• _取り組む課題_
岩沼市の海岸付近の施設へ原付で向かった道中についての文章を、最後の文の後から書き継いでください。

======== ページ

県南の岩沼市の海岸付近に,震災後建設された施設.平日だが,この日は全部オンデマンド授業で実質全休なので行ってみることにした.前日,原付にスマホホルダーを取り付けたので,早速スマホをナビとして使う.

道中,原付が曲がる仕組みについて考えていた.頭の中でベクトルをこねくり回していると,理解できた.原付では,体重を曲がりたい方向に傾けることによって曲がる.体を傾けることで曲がりやすくなるということではなく,体を傾けないと曲がれないのである.これは角運動量保存則から説明することができる.体を傾けると,車体を倒す方向に力が働く.すると,ハンドルを切る方向にトルクが働き,回転軸が変化する.それでは,逆に,体重移動なしで,ハンドルを切ろうとするとどうなるだろうか.実際にやってみると,回そうとしているのにうまく回らず,車体が傾く.これも同様,角運動量保存則から説明できて,ハンドルを切るように力を加えると,車体を倒す方向にトルクが働く.曲がるためには,ハンドルが回る必要があるのだが,ハンドルを回そうとすると回らず,体を傾けると回していないのに回るのである.逆に,進行方向を変えずに車体を傾けたいと思ったときは,ハンドルを切れば傾けることができる.前方から飛んでくる虫や銃弾をとっさに避けるときに使えるかもしれない.回転運動はこのように非直感的な性質があるので,力学の授業では理解に苦労した.

================
======== 提供資料

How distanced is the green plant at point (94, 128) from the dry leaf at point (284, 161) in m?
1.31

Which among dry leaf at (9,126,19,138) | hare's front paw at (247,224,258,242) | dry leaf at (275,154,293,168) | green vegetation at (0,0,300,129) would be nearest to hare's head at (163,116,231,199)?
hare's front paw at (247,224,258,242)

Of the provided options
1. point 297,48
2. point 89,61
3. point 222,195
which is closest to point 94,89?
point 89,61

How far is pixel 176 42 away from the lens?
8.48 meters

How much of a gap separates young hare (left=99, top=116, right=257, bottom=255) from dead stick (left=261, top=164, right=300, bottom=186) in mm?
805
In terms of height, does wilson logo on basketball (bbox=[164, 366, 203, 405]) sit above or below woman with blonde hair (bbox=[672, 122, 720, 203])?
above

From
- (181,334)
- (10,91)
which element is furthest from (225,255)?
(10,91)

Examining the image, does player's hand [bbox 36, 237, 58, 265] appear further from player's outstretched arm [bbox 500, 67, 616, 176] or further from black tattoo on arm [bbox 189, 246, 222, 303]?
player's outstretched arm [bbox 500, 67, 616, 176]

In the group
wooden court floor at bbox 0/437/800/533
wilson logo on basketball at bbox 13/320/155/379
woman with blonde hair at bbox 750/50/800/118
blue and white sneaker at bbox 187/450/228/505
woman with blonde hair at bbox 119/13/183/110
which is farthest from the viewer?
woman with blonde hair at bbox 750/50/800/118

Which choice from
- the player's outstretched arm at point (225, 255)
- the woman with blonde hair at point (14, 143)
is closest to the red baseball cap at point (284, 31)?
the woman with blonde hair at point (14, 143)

================

• _課題への回答_
実家から約20分ほど原付を走らせると海沿いの地域に出る.このあたりは「何もない」というのが第一印象.以前は家屋や木々が立ち並んでいたのだろうが,津波で流された後,またここに建物を建てようとする人はいないのだろう.津波を耐えた木々が散見されるだけの開けた土地を道路が貫く.工事用の車両とともにそこを走る.

目的地の少し手前の海浜公園に立ち寄る.平日で天気も良くなかったせいか,人気はない.駐車場に原付を停め,少し歩く.赤い花が咲いた小高い丘があるのでそこを登る.どうやらこの丘は緊急時には避難所として機能するようだ.この程度の高さで安全なのかという疑問があるが,大震災の大津波でも浸水しないような高さにはなっているようだ.しかし命は助かるとしても,周りが波に飲まれる中この小さな丘の上で救助を待つというのは相当な恐怖だろう.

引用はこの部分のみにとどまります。